Dreams of Solidarity

The Guardian – Comment is Free – 10 November 2006

Although today’s gay pride march in Jerusalem was downgraded to a stadium rally, the fact that it took place at all was a setback for its opponents

The Guardian – Comment is Free – 10 November 2006

http://commentisfree.guardian.co.uk/peter_tatchell/2006/11/middleeast_unity_against_gays.html

Jewish and Arab gays have pulled off the biggest diplomatic coup in modern Middle East history. They have got warring Christians, Judaists and Muslims working together for the first time since the foundation of the state of Israel .

Religionists who previously refused to even acknowledge each other’s right to exist, are now talking to each other. In an unprecedented show of multi-faith and multi-party unity, Israelis and Palestinians have formed a common front – reaching out to one another in a ground-breaking gesture of unity and solidarity.

They can’t agree about peace in the Middle East, but the fundamentalists of all three faiths are united in their opposition to a Gay Pride march in Jerusalem. A “march of sodomites” is, they say, the biggest ever threat to the “holy city” – a greater threat than Israeli annexations of Palestinian land and a greater threat than Palestinian suicide bombers. I kid you not.

Even more shocking, the zealots have won. The Gay Pride “March for Tolerance,” which should have taken place in Jerusalem today, has been cancelled on security grounds by the organisers, Jerusalem Open House, and replaced by a stadium rally.

At last year’s Gay Pride march, Judaist fanatics attacked the procession, stabbing three participants. This year, a three-faith alliance of rabbis, priests and sheikhs threatened a million-strong counter protest. The police warned they could not guarantee the safety of the marchers, after a week of death threats and anti-Gay Pride rioting by ultra-Orthodox Jews and Israel’s hard right extremists.

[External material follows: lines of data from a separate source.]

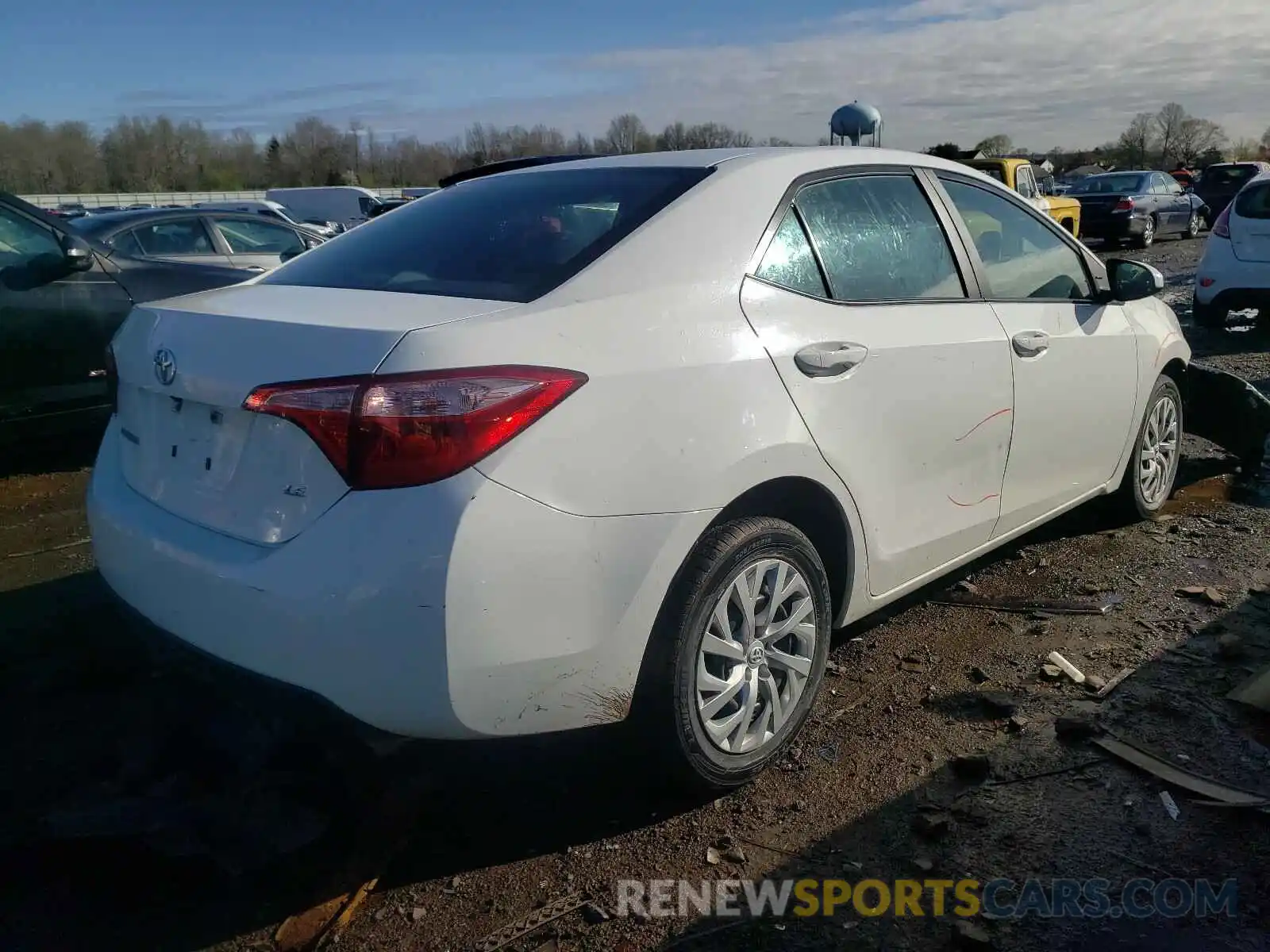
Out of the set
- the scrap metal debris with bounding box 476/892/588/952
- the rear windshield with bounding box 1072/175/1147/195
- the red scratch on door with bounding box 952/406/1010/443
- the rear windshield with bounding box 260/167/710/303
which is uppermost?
the rear windshield with bounding box 260/167/710/303

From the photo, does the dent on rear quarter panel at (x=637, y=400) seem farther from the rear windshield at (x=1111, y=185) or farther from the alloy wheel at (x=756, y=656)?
the rear windshield at (x=1111, y=185)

Calling for the killing of the Gay Pride march leaders, Jewish fundamentalists pronounced against them the same rabbinic death curse that was made against Prime Minister Yitzhak Rabin a few days before his assassination.

Religious bigots from other faiths chimed in, endorsing the ultra-Orthodox threats and violence. Muslim leaders warned the march would go ahead “over our dead bodies.” The Vatican also denounced the march. So has Shimon Peres, the former Israeli Prime Minister and “man of peace” who now allies himself with Israel’s war machine and homophobes on the far right.

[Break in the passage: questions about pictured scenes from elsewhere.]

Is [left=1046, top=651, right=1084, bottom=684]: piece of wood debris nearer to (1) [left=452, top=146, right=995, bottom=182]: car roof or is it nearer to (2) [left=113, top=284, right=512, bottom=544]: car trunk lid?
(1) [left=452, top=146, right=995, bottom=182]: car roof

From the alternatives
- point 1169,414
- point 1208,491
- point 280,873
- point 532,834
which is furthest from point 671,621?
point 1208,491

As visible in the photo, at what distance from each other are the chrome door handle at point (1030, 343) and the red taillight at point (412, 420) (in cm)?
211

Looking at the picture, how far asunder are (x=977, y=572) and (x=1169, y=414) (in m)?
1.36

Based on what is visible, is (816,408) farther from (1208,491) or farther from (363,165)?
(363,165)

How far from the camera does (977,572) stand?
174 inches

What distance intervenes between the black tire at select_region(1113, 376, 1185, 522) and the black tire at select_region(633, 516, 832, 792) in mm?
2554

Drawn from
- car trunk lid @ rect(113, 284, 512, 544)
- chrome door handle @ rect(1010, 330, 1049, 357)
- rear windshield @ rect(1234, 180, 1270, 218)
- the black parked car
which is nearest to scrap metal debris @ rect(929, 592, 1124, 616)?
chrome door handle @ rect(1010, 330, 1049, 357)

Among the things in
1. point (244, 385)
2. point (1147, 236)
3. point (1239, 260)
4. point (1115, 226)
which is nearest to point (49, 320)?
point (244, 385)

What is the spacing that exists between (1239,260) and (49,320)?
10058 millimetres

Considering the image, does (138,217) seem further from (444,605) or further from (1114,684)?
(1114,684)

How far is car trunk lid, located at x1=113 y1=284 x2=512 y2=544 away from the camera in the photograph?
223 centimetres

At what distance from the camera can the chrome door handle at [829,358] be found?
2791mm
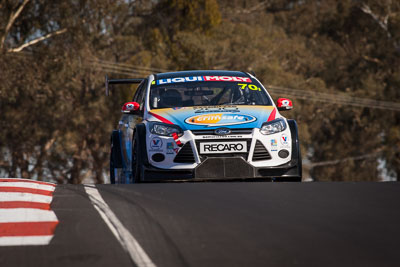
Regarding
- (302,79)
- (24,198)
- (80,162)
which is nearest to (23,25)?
(80,162)

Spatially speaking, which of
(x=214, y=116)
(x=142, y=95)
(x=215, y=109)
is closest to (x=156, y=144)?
(x=214, y=116)

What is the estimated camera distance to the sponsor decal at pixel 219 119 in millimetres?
9438

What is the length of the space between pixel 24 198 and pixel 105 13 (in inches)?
1099

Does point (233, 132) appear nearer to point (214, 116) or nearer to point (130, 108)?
A: point (214, 116)

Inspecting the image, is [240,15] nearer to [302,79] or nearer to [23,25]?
[302,79]

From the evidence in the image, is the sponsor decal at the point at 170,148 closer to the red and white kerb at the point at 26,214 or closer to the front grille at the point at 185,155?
the front grille at the point at 185,155

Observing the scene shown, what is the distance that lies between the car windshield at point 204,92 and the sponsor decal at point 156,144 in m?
0.86

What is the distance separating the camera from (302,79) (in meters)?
45.0

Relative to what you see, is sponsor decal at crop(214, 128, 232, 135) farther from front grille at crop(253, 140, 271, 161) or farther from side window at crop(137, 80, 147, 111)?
side window at crop(137, 80, 147, 111)

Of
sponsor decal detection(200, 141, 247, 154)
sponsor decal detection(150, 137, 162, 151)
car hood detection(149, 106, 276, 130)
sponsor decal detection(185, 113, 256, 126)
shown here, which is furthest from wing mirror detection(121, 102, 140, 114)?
sponsor decal detection(200, 141, 247, 154)

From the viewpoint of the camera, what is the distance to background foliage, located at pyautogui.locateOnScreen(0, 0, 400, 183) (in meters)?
34.6

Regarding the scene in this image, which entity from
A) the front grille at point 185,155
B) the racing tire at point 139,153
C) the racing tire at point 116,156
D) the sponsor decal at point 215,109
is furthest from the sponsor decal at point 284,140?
the racing tire at point 116,156

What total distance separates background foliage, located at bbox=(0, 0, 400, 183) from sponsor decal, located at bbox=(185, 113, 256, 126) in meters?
23.7

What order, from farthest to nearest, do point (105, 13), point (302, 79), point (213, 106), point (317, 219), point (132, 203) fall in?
point (302, 79) < point (105, 13) < point (213, 106) < point (132, 203) < point (317, 219)
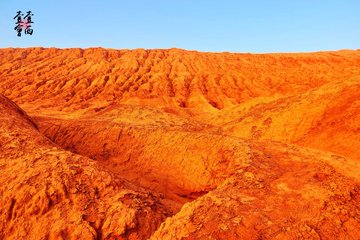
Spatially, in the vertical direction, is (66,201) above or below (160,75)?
below

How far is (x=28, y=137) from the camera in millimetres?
7738

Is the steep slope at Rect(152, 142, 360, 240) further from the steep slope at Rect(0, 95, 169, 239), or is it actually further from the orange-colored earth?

If nothing else, the fanatics from all three faiths have demonstrated to the world the very real threat to human rights posed by religious fundamentalism. They have made the controversy over the Gay Pride march into something much bigger: a battle to defend the democratic and humanitarian values of free speech and the right to protest. These are values that ought to concern everyone, everywhere.

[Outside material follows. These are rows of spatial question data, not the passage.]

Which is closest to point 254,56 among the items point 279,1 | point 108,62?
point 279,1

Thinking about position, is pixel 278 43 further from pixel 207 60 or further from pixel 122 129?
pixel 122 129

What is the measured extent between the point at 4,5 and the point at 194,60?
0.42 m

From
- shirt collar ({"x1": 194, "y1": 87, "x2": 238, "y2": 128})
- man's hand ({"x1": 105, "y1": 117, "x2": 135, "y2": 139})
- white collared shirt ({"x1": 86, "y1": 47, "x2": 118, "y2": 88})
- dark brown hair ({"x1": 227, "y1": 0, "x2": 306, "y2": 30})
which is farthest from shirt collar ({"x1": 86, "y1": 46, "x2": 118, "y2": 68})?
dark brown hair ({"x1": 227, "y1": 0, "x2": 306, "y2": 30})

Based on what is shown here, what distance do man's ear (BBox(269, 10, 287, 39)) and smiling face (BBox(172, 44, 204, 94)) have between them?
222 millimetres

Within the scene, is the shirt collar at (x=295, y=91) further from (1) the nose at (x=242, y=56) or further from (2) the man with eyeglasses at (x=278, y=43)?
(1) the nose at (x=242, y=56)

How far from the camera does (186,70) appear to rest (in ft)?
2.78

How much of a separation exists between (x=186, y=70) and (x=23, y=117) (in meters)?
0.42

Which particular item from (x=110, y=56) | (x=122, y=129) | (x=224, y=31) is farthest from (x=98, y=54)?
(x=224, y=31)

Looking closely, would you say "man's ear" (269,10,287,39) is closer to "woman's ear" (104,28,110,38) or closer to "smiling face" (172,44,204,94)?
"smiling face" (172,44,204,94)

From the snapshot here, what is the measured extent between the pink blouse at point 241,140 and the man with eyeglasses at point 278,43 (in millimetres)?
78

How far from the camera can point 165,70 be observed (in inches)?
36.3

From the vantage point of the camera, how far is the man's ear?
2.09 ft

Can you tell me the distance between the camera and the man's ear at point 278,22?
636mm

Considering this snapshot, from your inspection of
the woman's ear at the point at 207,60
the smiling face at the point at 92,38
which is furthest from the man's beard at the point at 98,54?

What Judaist, Muslim and Christian fundamentalists cannot stand is the fact the lesbian and gay community is offering a model of acceptance, unity and love that transcends religious, national, racial and political hatreds.

In Jerusalem, lesbians and gays of all faiths and none socialise together, campaign together, live together and love together. No other community shows such solidarity between Arab and Jew, Israeli and Palestinian, Muslim and Judaist.

The bearded straight men of ancient enmity and violence are enraged that the hateful, tribal divisions they sow, and on which they depend for their power, are being undermined by the show of unity and solidarity exemplified by Palestinian and Israeli gays and lesbians. To these backward, bigoted fundamentalists, queers are sexual subversives and traitors.

It is no coincidence that the sub-theme of today’s cancelled “March for Tolerance” was “Love without borders” – a calculated condemnation of national boundaries that divide people and, in particular, an implicit attack on Israel’s “apartheid” wall, which has exacerbated separations, blocked free movement and hindered dialogue.

Even though the Gay Pride march was downgraded to a stadium rally, the fact that this rally took place at all was a big setback for the Christian, Judaist and Muslim fundamentalists who had opposed any manifestation of gay visibility and pride, and who believe lesbian and gay people should be jailed, flogged and executed.

It has had the immense positive effect of promoting an unprecedented public debate about gay issues in Israel and its Middle Eastern neighbours; giving comfort and hope to isolated, downcast queers throughout the Arab world.

In the Palestinian territories, lesbians and gays are subjected to detention without trial, torture and execution by the Palestinian Authority. There are also extra-judicial killings of gays, perpetrated by armed groups from Hamas, Islamic Jihad and Fatah. These murderous fundamentalist gangs are hailed as “liberation heroes” (sic) by many western left-wingers.

For saying this, I can already predict the denunciations of the far left: “Tatchell is a Zionist.a Mossad agent.a neo-con apologist.” Not true.

I speak as someone who has supported the Palestinian freedom struggle for 35 years. Together with the actress Vanessa Redgrave and many other people, in the early 1970s I began campaigning for a unified, democratic, federal, secular state, where Jews and Arabs can live together in peace, unity, equality and justice. I still believe in that dream.

The lesbian and gay communities in Israel and Palestine prove that this dream is possible.